Despite his name, he comes from Nebraska. He is also the world's leading expert on Greek Papyri.
In the late 1890s an organization called The Egypt Exploration Society excavated the garbage dump in a town called Oxyrhhynchus in the Fayum in Egypt. Among other things, it contained all the book and papers that had been tossed there between about 300 BC and 300 AD. The lot was trundled off to Oxford, several 55 gallon drums full. It's been worked on by a staff of about 6 scholars continuously since then. Their publications amount to at least 150 volumes now, which is only a small fraction of what is there. Among other things found there were 4 poems of Sappho (Obbink edited one of them), a half dozen plays by Menander, Aristotle's The Constitution of Athens (his only real dialogue we have; what we call the text of Aristotle is really the classroom notes taken by his chief students), among other trifles. Obbink eventually became the director of all that, after a career that included publishing the Epicurean papyri salvaged from the Villa of the Pisones in Herculaneum buried by Vesuvius in 79 (the exact books Lucretius and Virgil read when they were studying there).
What Obbink did was sell a few old stolen fragments of the Septuagint (the Greek translation of the Hebrew Bible) to one of the most obnoxious American crackpot Bible-thumping millionaires (he's the one who who sued and got the right to exclude birth control pills from his worker's health insurance), who also bought a huge haul of stolen antiquities from Iraq. Somehow when the FBI comes to get this stuff from him, he just claims he didn't know it was stolen and, since he is a millionaire, they never arrest him.
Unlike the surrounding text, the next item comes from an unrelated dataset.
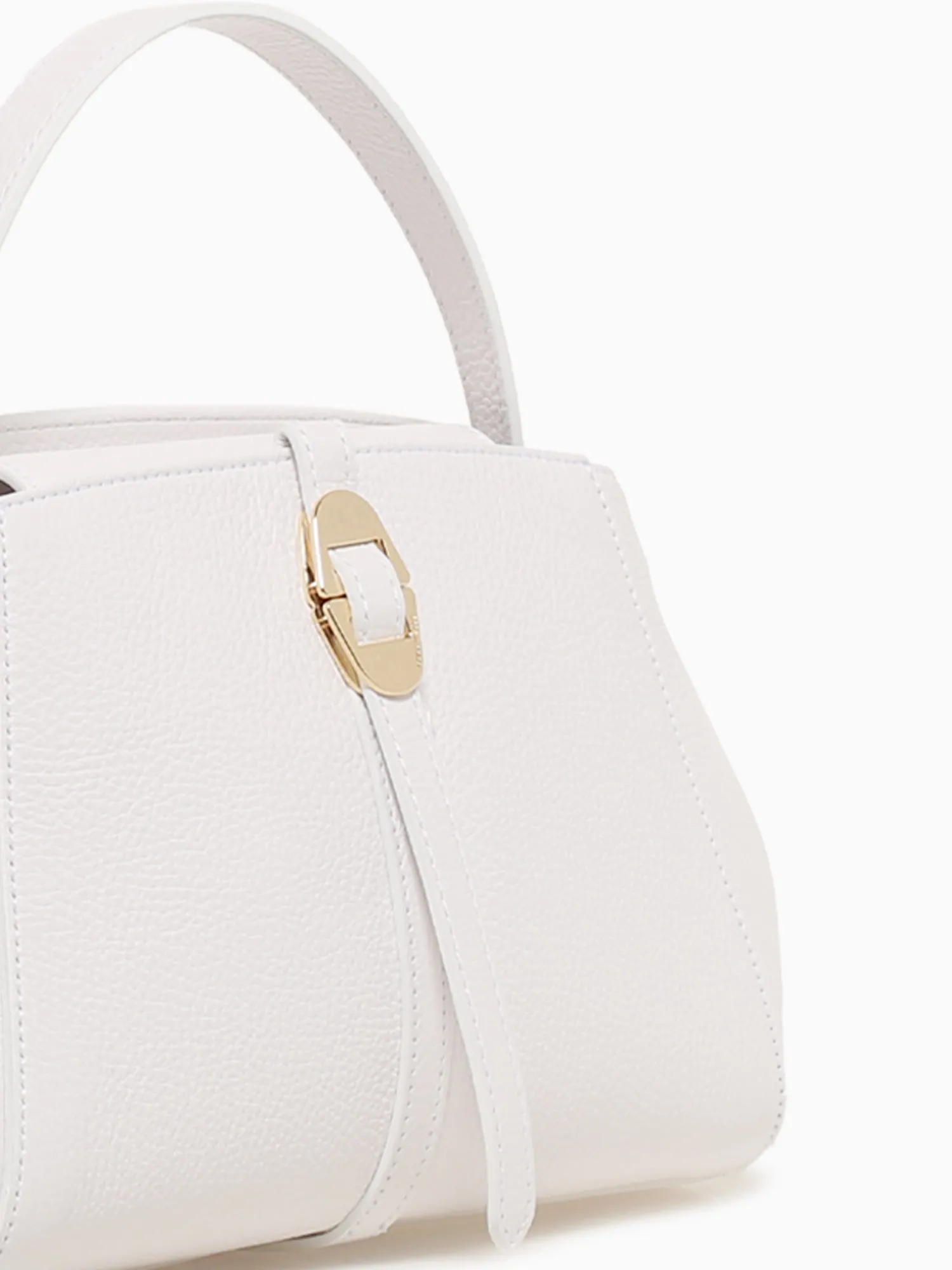 Coccinellechara Brilliant White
Here is what Obbink bought with the money:
The Cottonland castle in Texas. He since had to sell it to pay his lawyers and it was bought by the producer of a home remodeling show.
I've read many of Obbink's articles, and once many years ago, when I was attending the Summer Seminar of the American Numismatic Society I went to a party at his aprtment. All he did was complain. He had to a take a year off to go back to Nebraska to have some kind of surgery. He was stuck teaching at Barnard College where he would never have any graduate students. I suppose he complained about how little he was paid at Oxford too--which would be true. There is no position in Classics that could pay him what his skill and epxpertise is wroth. But now he'll never be able to touch another piece of papyrus.